While TOON offers meaningful benefits in many scenarios, it’s not a silver bullet. Here are some important caveats to keep in mind:
Because TOON is a relatively new format, today’s LLMs are far more familiar with conventional structures like JSON, which appear heavily in their training data. As a result, you can’t assume a model will recognize or produce TOON without guidance.
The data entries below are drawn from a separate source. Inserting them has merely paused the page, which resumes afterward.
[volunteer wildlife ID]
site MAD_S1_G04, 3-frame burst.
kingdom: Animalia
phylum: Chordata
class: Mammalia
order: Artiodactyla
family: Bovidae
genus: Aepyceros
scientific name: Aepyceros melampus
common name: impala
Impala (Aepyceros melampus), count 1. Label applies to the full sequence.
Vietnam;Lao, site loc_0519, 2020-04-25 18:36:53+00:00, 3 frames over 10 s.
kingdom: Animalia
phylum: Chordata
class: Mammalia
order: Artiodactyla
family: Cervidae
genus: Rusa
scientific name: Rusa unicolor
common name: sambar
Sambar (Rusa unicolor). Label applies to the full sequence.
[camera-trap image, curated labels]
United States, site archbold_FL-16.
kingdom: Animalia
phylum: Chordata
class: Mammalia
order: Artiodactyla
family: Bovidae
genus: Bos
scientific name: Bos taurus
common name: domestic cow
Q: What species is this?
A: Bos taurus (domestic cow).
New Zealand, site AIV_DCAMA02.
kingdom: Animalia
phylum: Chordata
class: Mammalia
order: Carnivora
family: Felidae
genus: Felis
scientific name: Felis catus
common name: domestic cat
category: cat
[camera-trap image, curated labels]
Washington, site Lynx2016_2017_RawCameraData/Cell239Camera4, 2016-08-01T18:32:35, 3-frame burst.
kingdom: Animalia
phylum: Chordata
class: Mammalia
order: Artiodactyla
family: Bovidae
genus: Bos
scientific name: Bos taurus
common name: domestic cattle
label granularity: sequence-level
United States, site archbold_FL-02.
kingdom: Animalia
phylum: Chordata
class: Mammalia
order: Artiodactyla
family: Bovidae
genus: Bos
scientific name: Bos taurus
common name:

In practice, you need to teach the format by example: show a small TOON snippet, name the format explicitly, and clearly state that the model should use it in its response. The authors emphasize that demonstration works better than explanation – LLMs quickly infer the pattern once they see the header, the field list, and a few aligned rows. After generation, it’s good practice to decode or parse the output to confirm it matches the expected structure before using it downstream.
This simple loop – show, request, verify – tends to be the most reliable way to incorporate TOON into real workflows. So, for example, before passing real data with the prompt, you can show a fragment of TOON to the LLM and/or explain how to manipulate it: with a fragment like this, you explain the TOON format and also teach the LLM how to present TOON data (notice toon – at the beginning of the fragment)
```toon
users[3,]{id,name,age}:
1,Alice,30
2,Bob,25
3,Charlie,35
```
Or you can use a brief TOON explanation before using it:
Respond using TOON format (Token-Oriented Object Notation):
- Use `key: value` for objects
- Use indentation for nesting
- Use `[N]` to indicate array lengths
- Use tabular format `[N,]{fields}:` for uniform arrays
Example:
users[2,]{id,name}:
1,Alice
2,Bob
As LLM usage grows and context windows expand, every token counts – both in terms of cost and performance. TOON offers a compelling format for those feeding structured, repetitive data into models: by declaring field names once, flattening rows, and cutting syntactic overhead, it achieves meaningful reductions in token usage while preserving structure.
That said, the format has its sweet spots: when your data is uniform, tabular, and high-volume. If your dataset is deeply nested, irregular, or you’re already using simple CSV, the gains may be minimal or even reversed.
If you’re working with LLM prompts that include large arrays of objects and you’re hitting token-budget constraints, it’s worth exploring TOON: try converting a sample dataset, measure token counts with your target tokenizer, compare accuracy/bandwidth, and decide whether the switch is worth it in your context.